### PROMPT
Please continue the passage below about the Cubs trading Dylan Cease to the White Sox, starting right after its final sentence.

### SOURCE PASSAGE
────
Trading Dylan Cease from the thought of the front office hurts almost more, since this is a Cubs team that has still really struggled to develop pitching from their own draft classes, and 2014 6th rounder Dylan Cease looked like that potential ace, with a 165/65 K/BB ratio over 1201/3rd IP in his minor league career (to go with a nifty 3.29 ERA). Cease has had his Tommy John and rehabbed after being drafted by the team and is hitting triple digits, fully recovered. The White Sox may have a potential frontline starter or lockdown closer here depending on which route his minor league career path takes, but the Cubs can afford to lose a Dylan Cease while getting back a cost-controlled innings eater who has been a product of consistency on the Southside over the last few season (and may yet benefit from moving to the NL Central, too). A shakeup to this team, which has seemingly been playing in their pajamas for the first-half, was needed if they were going to go on another second-half run like the last 2 seasons. Obviously that is what is in their plans, and if they wanted to break some ground and make a lot of noise, this certainly did that. I can’t say I saw it coming one bit.
────
Collected data

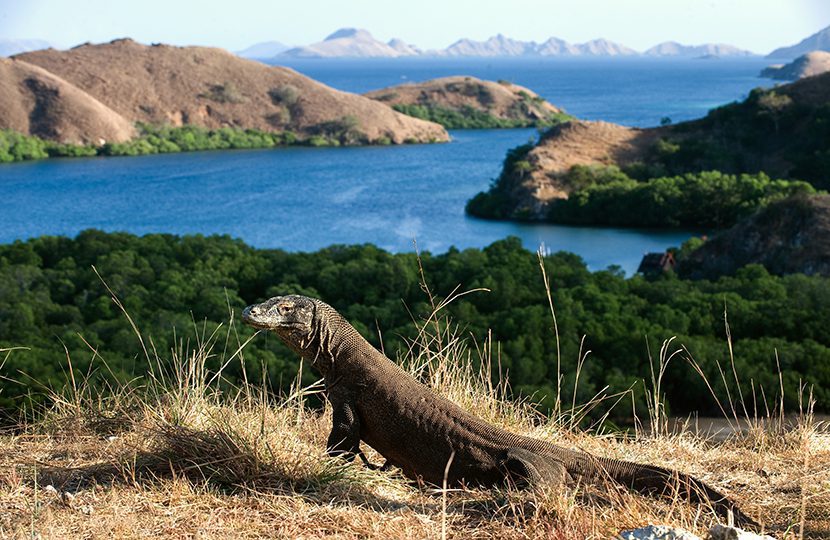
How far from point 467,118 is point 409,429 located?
358 ft

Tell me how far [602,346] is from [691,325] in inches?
124

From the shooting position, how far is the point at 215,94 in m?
97.9

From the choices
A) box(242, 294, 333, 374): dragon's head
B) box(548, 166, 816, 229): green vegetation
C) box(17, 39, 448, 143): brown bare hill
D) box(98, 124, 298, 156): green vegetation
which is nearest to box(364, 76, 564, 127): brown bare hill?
box(17, 39, 448, 143): brown bare hill

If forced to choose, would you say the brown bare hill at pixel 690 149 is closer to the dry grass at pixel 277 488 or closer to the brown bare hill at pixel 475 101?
the dry grass at pixel 277 488

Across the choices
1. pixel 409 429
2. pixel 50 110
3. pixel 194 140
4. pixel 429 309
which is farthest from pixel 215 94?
pixel 409 429

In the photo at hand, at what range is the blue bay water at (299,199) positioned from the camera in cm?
4666

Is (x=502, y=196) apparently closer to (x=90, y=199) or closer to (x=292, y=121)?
(x=90, y=199)

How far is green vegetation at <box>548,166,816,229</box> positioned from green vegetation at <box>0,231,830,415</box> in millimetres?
18558

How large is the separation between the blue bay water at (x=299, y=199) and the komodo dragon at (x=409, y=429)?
34.3 metres

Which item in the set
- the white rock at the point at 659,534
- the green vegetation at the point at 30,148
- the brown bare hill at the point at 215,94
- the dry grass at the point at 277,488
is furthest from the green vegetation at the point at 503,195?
the white rock at the point at 659,534

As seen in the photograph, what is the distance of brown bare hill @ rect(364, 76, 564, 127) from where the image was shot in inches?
4446

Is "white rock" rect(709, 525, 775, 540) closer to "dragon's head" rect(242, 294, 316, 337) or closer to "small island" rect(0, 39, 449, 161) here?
"dragon's head" rect(242, 294, 316, 337)

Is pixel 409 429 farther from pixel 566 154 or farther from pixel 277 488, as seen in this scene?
pixel 566 154

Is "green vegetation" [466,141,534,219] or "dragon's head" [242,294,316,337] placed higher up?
"dragon's head" [242,294,316,337]
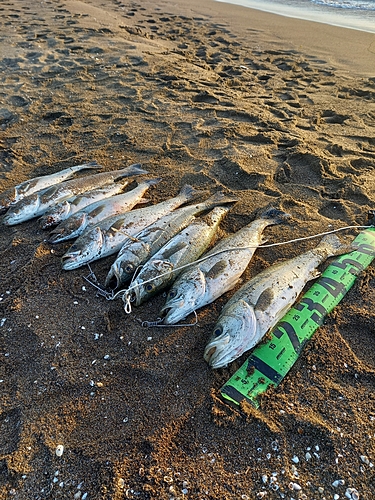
────
### RESULT OF THIS EXERCISE
Lester, Quintana, Hendricks, and Montgomery will likely be coming back next year. Whether Jake Arrieta is back or not remains to be seen, and Lackey may retire or sign elsewhere as both are arguably question marks and I'm not the best wager right now. Adding Quintana helps the Cubs fill the void Arrieta would be leaving and also leaves them with ample wiggle room to go after another frontline starter if they feel the need.
On paper, this is a trade that could be beneficial and great for the ChiSox and Cubbies—for now and the future. Eloy Jimenez may fit in great with Avisail Garcia on the Southside, and maybe Dylan Cease and Michael Kopech will be throwing gas for years to come down the short road. Or maybe not—let’s remember, prospects are prospects for a reason. Right now, Quintana can stabilize this rotation which will be getting a boost with Hendricks’ return as it is, and hopefully, help them surge to the best second-half for the third straight season.
This is Theo at his best, just when you least expect it.
Surprising everyone by taking one of the best available starting pitchers off the market—from the crosstown rival White Sox, no less—before anyone else even had the chance. If you don’t think that some of this trade was in order to keep the likes of Pittsburgh and/or Milwaukee from making a run at him, you should think again. This is Theo making a move, for now, the next three years, and to retake control of the NL Central.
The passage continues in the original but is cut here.